Die Liste über die möglichen Gründe für Infertilität ist lang und hängt wesentlich mit der Art zusammen, wie wir als Menschheit den Planeten und unsere Umwelt behandeln. Da alles miteinander in Verbindung steht, war es nur eine Frage der Zeit, bis wir die von uns in die Umwelt entlassenen Schadstoffe nun schließlich in unserem eigenen Körper nachweisen können. Mikroplastik findet seinen Weg über die Plazenta bereits in den ungeborenen Menschen.7

Referenzen:
  1. https://www.who.int/news/item/04-04-2023-1-in-6-people-globally-affected-by-infertility
  2. https://www.destatis.de/DE/Themen/Querschnitt/Demografischer-Wandel/_inhalt.html
  3. Skoracka K. et al. (2021).

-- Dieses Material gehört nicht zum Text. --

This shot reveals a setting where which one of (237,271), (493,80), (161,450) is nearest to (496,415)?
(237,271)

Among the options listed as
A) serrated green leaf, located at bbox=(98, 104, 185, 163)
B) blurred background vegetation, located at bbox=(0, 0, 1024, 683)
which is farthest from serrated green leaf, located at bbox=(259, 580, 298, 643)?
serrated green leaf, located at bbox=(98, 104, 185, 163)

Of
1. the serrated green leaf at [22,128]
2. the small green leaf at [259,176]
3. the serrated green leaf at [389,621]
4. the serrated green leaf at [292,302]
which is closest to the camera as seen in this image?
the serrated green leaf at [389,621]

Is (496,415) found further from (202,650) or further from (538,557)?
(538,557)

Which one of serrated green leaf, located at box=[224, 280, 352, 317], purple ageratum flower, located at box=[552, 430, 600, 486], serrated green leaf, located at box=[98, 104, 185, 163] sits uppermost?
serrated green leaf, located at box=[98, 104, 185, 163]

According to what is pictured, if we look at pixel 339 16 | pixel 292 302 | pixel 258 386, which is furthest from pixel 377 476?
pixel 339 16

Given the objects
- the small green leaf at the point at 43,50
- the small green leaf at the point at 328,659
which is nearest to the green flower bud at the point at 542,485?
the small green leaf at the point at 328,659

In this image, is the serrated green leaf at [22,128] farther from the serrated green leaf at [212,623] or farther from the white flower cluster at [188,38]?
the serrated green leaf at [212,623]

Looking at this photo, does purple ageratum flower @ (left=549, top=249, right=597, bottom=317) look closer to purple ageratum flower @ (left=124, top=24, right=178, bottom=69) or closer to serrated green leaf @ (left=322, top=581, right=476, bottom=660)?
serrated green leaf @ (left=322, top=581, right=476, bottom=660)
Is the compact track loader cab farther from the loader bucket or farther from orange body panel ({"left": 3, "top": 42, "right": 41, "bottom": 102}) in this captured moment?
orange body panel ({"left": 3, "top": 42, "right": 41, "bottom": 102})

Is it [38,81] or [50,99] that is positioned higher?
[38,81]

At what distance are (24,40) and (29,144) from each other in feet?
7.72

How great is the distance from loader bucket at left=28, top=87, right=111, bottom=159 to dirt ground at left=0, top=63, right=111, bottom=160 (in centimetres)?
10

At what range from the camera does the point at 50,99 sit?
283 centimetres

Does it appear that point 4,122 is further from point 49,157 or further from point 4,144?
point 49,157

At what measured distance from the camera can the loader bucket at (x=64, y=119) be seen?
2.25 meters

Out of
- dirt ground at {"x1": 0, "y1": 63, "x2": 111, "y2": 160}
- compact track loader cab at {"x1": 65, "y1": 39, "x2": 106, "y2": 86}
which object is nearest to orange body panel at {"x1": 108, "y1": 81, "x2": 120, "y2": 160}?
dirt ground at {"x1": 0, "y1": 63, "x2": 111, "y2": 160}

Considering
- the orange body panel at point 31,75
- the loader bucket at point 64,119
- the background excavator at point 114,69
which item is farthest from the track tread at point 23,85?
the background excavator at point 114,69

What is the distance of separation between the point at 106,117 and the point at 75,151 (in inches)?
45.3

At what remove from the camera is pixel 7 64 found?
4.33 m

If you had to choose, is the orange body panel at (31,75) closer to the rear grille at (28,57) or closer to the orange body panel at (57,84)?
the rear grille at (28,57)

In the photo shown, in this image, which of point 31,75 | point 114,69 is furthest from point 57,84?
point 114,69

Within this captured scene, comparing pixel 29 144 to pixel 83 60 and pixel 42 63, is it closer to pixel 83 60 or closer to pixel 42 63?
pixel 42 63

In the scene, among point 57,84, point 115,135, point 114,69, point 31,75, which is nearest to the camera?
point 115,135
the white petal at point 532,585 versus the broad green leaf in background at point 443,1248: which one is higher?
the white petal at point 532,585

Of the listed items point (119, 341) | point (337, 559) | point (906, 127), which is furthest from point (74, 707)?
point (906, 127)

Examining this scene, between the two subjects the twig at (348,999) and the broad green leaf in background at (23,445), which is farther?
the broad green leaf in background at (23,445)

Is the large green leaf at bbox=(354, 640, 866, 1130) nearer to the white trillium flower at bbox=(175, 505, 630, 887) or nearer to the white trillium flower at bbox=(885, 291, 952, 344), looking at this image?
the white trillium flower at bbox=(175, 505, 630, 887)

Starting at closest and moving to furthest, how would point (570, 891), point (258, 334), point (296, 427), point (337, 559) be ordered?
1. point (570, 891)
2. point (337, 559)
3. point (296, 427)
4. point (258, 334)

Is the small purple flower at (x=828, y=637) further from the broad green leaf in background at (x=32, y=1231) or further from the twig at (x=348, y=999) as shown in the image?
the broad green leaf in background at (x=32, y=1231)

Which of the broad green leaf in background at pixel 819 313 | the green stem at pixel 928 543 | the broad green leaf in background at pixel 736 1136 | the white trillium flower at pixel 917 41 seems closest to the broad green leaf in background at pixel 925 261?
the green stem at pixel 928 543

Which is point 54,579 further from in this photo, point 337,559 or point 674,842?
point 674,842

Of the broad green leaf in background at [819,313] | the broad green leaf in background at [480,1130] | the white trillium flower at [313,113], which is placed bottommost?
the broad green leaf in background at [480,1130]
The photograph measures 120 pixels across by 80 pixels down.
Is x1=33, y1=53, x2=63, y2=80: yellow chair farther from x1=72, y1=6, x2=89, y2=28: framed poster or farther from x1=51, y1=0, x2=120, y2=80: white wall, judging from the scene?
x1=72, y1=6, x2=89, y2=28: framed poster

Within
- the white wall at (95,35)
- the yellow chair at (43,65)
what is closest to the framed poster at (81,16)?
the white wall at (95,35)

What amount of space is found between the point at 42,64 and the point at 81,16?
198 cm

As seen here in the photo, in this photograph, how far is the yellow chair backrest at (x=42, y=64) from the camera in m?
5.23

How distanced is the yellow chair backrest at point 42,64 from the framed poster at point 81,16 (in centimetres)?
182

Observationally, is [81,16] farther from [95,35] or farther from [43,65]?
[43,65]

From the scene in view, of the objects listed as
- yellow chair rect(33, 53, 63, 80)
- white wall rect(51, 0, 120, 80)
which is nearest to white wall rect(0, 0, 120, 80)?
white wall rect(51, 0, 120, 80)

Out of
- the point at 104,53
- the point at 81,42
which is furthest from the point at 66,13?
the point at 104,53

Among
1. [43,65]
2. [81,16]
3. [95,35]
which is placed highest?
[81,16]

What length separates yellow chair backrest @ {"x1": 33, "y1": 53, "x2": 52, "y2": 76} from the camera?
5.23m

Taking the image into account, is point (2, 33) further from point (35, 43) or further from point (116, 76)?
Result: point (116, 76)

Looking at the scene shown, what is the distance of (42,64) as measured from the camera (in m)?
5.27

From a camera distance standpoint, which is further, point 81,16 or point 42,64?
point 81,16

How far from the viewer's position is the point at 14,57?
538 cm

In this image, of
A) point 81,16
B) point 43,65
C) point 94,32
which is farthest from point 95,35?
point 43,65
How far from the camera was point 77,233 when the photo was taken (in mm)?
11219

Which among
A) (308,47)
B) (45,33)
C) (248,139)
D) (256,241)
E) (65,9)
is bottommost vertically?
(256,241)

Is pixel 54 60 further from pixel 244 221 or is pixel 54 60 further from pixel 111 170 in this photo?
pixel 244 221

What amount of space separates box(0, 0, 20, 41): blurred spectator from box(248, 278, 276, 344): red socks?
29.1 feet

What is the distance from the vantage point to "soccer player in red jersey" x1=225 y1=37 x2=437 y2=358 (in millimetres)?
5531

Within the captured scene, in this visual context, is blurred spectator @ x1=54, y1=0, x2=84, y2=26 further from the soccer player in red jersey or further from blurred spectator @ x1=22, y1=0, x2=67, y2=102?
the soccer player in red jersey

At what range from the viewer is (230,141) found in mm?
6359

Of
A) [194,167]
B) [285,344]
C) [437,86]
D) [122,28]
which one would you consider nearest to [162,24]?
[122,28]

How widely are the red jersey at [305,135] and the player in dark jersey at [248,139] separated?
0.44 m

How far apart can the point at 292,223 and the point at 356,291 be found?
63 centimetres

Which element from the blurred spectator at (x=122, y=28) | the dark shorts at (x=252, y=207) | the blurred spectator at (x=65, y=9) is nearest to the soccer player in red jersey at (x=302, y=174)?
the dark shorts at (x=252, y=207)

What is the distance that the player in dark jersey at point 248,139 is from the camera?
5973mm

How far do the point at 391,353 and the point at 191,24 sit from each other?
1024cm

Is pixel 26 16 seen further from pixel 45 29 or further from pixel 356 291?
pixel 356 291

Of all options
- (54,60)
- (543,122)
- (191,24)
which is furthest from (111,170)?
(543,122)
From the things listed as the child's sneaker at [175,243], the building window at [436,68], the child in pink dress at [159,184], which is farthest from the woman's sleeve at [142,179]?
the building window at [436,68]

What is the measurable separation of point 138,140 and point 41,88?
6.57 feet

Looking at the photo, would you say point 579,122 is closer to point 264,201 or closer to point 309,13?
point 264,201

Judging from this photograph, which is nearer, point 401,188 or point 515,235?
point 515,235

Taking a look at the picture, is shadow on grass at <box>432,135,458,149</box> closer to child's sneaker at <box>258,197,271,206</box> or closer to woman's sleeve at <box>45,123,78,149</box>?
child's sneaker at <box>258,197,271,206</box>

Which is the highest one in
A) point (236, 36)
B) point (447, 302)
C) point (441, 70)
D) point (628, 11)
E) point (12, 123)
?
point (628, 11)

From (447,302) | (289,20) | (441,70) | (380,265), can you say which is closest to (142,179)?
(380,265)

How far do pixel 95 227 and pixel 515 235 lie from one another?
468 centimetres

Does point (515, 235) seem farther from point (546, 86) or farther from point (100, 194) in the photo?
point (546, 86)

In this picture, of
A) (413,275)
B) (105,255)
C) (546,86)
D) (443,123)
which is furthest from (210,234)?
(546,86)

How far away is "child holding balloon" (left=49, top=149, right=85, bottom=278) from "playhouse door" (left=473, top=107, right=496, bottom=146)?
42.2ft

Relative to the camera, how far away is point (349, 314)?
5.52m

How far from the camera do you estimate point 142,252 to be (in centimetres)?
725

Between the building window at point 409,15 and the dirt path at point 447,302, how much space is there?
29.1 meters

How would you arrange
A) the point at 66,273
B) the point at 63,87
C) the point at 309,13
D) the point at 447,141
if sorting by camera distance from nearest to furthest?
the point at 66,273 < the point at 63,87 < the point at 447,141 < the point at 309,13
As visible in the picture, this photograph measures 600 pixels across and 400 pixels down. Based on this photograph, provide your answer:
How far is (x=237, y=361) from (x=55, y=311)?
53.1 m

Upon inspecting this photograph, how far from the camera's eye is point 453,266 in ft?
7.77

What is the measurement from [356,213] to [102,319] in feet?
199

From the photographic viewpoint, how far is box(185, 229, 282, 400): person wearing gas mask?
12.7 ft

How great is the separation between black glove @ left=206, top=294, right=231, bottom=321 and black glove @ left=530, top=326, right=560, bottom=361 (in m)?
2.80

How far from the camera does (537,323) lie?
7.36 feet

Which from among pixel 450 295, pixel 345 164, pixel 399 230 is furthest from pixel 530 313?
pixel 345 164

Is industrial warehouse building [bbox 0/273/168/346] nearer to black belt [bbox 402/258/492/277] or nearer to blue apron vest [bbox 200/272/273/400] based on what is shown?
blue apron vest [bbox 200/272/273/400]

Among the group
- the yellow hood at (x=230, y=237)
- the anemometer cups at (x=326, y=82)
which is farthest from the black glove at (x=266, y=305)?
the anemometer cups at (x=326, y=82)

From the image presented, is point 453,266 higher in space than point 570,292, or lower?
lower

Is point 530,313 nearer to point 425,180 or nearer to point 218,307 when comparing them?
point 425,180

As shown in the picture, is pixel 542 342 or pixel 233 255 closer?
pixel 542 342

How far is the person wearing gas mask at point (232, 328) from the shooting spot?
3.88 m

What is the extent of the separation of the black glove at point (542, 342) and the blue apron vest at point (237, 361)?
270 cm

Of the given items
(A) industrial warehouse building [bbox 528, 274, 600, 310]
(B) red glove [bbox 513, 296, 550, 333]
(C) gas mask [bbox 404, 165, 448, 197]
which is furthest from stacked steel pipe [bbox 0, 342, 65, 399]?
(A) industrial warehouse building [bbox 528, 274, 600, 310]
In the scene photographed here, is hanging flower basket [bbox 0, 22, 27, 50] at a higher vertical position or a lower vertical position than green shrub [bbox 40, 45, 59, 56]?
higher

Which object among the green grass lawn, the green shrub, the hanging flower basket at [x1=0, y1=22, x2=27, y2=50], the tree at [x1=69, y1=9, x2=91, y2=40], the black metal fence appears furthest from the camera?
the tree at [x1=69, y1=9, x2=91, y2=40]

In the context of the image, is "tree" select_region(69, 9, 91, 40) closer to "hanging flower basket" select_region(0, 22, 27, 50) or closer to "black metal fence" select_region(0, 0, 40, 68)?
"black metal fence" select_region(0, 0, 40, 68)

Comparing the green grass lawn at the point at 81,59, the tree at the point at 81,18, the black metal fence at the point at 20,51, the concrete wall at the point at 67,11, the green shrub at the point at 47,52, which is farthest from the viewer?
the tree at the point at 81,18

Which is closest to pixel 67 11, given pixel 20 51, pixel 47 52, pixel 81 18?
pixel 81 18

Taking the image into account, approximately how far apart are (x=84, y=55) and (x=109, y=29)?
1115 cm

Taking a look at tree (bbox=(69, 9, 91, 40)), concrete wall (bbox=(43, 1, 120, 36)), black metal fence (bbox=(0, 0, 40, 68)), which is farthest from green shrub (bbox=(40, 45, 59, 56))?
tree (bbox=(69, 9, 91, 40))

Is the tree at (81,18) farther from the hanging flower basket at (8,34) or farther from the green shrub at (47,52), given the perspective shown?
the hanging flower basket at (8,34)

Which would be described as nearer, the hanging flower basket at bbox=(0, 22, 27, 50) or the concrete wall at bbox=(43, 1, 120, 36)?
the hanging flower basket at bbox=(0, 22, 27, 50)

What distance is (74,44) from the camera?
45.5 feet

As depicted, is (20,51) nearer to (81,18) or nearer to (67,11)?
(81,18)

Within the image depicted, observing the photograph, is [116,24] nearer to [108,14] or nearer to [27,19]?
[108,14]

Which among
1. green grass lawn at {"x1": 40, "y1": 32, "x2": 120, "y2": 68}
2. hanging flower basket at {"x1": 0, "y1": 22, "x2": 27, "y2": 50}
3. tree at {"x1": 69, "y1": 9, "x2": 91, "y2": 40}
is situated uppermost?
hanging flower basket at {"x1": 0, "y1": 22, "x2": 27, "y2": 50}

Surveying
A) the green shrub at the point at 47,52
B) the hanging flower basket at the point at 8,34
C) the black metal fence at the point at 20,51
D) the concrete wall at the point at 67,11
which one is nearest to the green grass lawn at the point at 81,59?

Female Fertility and the Nutritional Approach: The Most Essential Aspects. Adv Nutr. 2021 Dec 1;12(6):2372-2386.
  4. Zhang C. et al. (2022). Microplastics May Be a Significant Cause of Male Infertility. Am J Mens Health. 2022 May-Jun;16(3):15579883221096549.
  5. https://www.sciencemediacenter.de/alle-angebote/research-in-context/details/news/who-bericht-zu-mikroplastik-im-trinkwasser/#:~:text=Zwei%20Studien%20weisen%20Mikroplastik%20in,0.0007%20Partikel%20pro%20Liter%20gefunden.
  6. D'Angelo S. et al. (2021). Microplastics: A Threat for Male Fertility. Int J Environ Res Public Health. 2021 Mar 1;18(5):2392.
  7. Ragusa A. et al. (2021). Plasticenta: First evidence of microplastics in human placenta. Environ Int. 2021 Jan;146:106274.